* _EXCERPTED DATA_
_ _ _ _ _ _ _

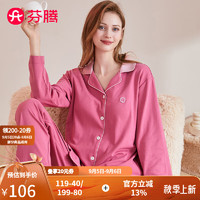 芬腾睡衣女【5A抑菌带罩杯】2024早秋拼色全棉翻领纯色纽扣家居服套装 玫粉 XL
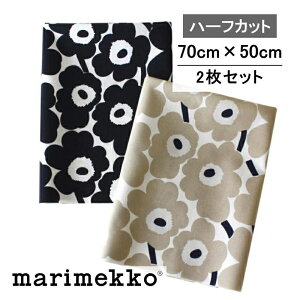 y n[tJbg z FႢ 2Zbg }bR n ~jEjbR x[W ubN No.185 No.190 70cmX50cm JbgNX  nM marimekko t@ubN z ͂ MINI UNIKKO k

_ _ _ _ _ _ _

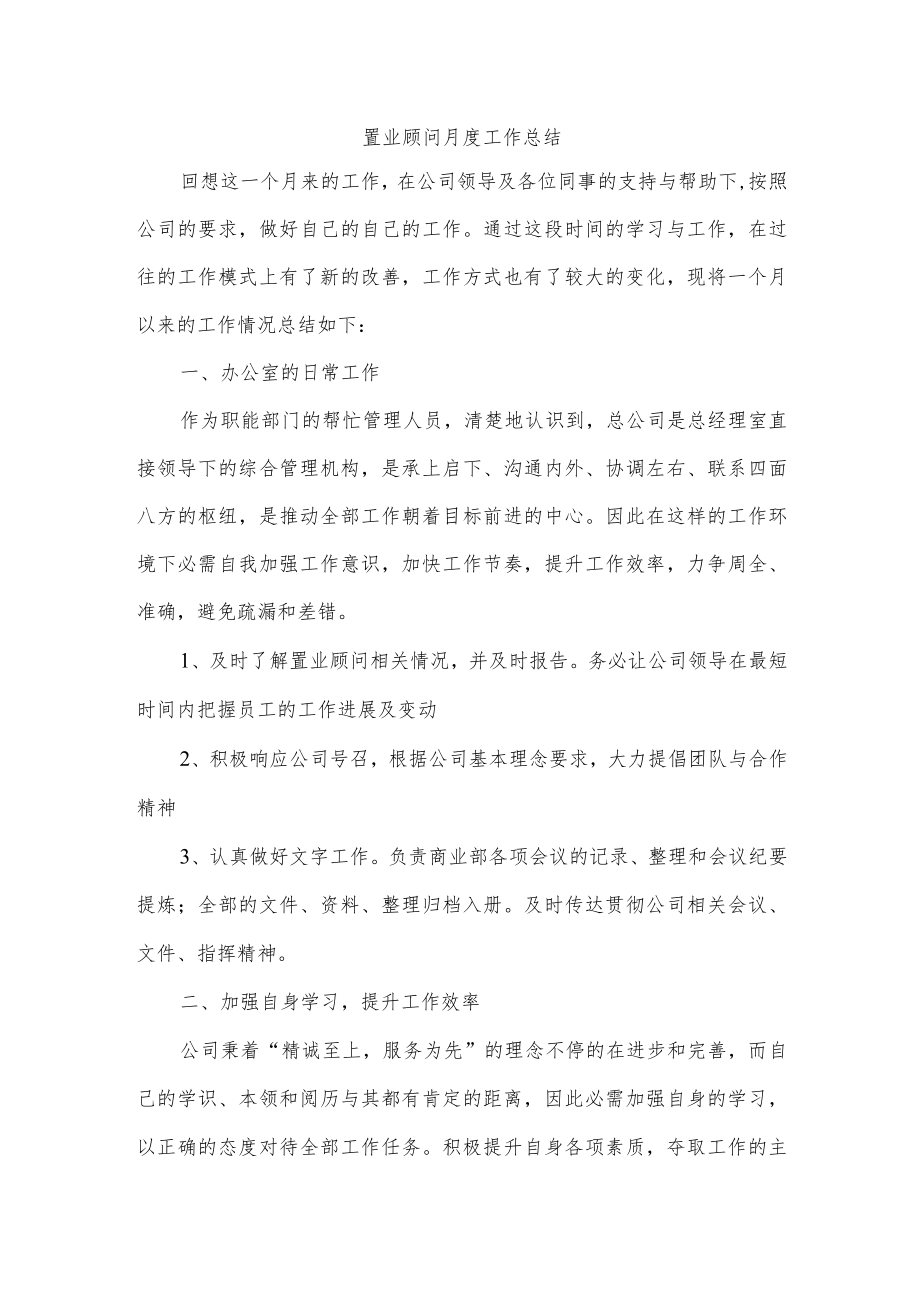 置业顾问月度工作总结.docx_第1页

_ _ _ _ _ _ _

* _YOUR TASK_
Copy word for word the lines above, starting at the line containing "芬腾睡衣女【5A抑菌带罩杯】2024早秋拼色全棉翻领纯色纽扣家居服套装 玫粉 XL" and ending at the line containing "y n[tJbg z FႢ", inclusive, with no pictures.

* _COMPLETED EXERCISE_
 芬腾睡衣女【5A抑菌带罩杯】2024早秋拼色全棉翻领纯色纽扣家居服套装 玫粉 XL
 y n[tJbg z FႢ 2Zbg }bR n ~jEjbR x[W ubN No.185 No.190 70cmX50cm JbgNX  nM marimekko t@ubN z ͂ MINI UNIKKO k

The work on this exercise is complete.